Optical flow timelapse stabiliser
Using computer vision to stabilise timelapse footage
For associated code, please see the Jupyter notebook in the github repository
While machine learning has been very successful in image-processing applications, there’s still a place for traditional computer vision techniques. One of my hobbies is making timelapse videos by taking photos every 10 minutes for many days, weeks or even months. Over this time scale, environmental effects such as thermal expansion from the day-night cycle can introduce period offsets into the footage. I have a backlog of timelapse footage that is unwatchable due to excessive shifts of this nature. In the past I’ve used the Blender VFX stabilization tool to stabilize on a feature, but this breaks in e.g. day-night cycles or subjects moving in front of the feature. I finally got round to writing my code to do this that doesn’t rely on specific feature tracking.
Background
I had a vague conception that tracking a similarity metric between two frames would furnish the shift between then, perhaps using least-squares peak fitting in a similar way to the fitting of X-ray diffraction data (once you have a hammer, everything looks like a nail!) by performing gradient descent with small shifts to the two frames.
To my great relief I didn’t have to write this code as further investigation revealed OpenCV contains a feature called optical flow which essentially performs this calculation, outputting vectors for the movement of every pixel between two frames. This could form the basis of stabilisation code.
Execution: optical flow interpretation
My exploratory calculations showed that the optical flow vectors did indeed provide a clear picture of shift direction and magnitude.
You can see in the maps above the algorithm detects pixels that can be mapped to a clear shift (furniture etc.) while uniform areas like wallpaper aren’t picked up. The regions of uniform grey in the “flow magnitude” plot indicate a consistent shift, and the sharp peak in the histogram of shifts confirms this - the camera view has tilted by around 16 pixels. Likewise for the “flow angle plot”, the peak in the histogram at ~90° indicates a shift downwards.
The next step was to work out how to use these results. It was clear that this was already a relatively expensive calculation and it would have to be performed on ~18,000 pairs of frames for my test timelapse dataset.
(Aside: luckily, OpenCV has easily accessible GPU acceleration with OpenCL. Simply replacing standard matrices with UMat objects speeds up the calculations by an order of magnitude. I looked into using the CUDA implementation which would likely be even faster, but it seemed more trouble than it was worth to install.)
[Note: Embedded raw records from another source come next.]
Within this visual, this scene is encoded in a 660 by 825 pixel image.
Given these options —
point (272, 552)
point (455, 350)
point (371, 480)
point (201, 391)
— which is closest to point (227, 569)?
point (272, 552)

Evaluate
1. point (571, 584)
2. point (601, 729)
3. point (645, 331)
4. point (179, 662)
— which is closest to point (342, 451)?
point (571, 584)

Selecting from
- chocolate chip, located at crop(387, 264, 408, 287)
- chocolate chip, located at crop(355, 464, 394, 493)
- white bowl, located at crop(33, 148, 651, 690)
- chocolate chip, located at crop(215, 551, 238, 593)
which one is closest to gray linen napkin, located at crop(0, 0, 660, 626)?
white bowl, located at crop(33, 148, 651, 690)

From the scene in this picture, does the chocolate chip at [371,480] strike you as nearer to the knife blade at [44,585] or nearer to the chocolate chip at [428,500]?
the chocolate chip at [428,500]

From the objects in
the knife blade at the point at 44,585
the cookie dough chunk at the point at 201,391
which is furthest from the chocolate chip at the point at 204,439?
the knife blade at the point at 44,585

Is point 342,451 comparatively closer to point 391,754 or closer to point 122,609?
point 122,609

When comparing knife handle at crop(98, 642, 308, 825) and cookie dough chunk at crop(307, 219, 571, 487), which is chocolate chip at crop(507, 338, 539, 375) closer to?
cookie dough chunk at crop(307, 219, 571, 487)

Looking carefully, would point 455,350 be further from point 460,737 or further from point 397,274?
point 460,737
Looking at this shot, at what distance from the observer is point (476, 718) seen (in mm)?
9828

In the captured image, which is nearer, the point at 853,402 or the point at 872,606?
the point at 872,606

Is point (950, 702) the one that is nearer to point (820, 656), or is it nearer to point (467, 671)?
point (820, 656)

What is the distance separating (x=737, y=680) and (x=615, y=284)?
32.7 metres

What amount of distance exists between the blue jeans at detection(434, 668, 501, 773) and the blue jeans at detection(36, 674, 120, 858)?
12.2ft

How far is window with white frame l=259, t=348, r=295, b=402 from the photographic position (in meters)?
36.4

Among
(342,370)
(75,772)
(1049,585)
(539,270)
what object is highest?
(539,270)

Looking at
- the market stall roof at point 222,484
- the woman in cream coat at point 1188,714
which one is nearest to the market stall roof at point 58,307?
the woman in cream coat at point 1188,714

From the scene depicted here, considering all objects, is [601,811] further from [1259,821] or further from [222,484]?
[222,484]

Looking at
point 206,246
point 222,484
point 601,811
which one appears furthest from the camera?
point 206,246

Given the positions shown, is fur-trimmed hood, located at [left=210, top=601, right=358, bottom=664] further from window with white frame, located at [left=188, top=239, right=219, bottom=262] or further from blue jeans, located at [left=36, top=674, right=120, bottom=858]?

While peak fitting the histograms would yield the best result in principle, I opted for an economical approach to save compute: filter out magnitudes that were the first entry in the array (i.e. the top of the decay curve, not a peak), only include angles within 5 of 90/270 degrees (i.e. vertical shifts), then take the max values and round the angles to 90 or 270.
This part was done as a single script outputting a CSV file of the 4 relevant parameters extracted from histograms for each frame - vector magnitude, vector angle, and the frequencies of each . (In principle the full optical flow vector set could be saved but file would be huge. The 17K frame dataset took around 90 min on my system which was an acceptable tradeoff for repeats.)
Execution: stabilisation
This part was simple in principle but somewhat difficult in practice. The idea was very simple - by cropping the top and bottom of each frame by the maximum total shift across the dataset, the relative shift of each frame could be controlled by varying the shifts above and below.
The execution: Calculate the relative shift from the starting position at for each frame of the dataset by summing the up and down shifts. The overall window size across the set can be extrapolated by the distance between the maximum and minimum shift. Then for the starting frames, crop down to the window size. Afterwards, perform the first crop plus the relative shift calculated previously to shift the visible window to a consistent location. It’s difficult to explain clearly but the code and demonstration make it clearer.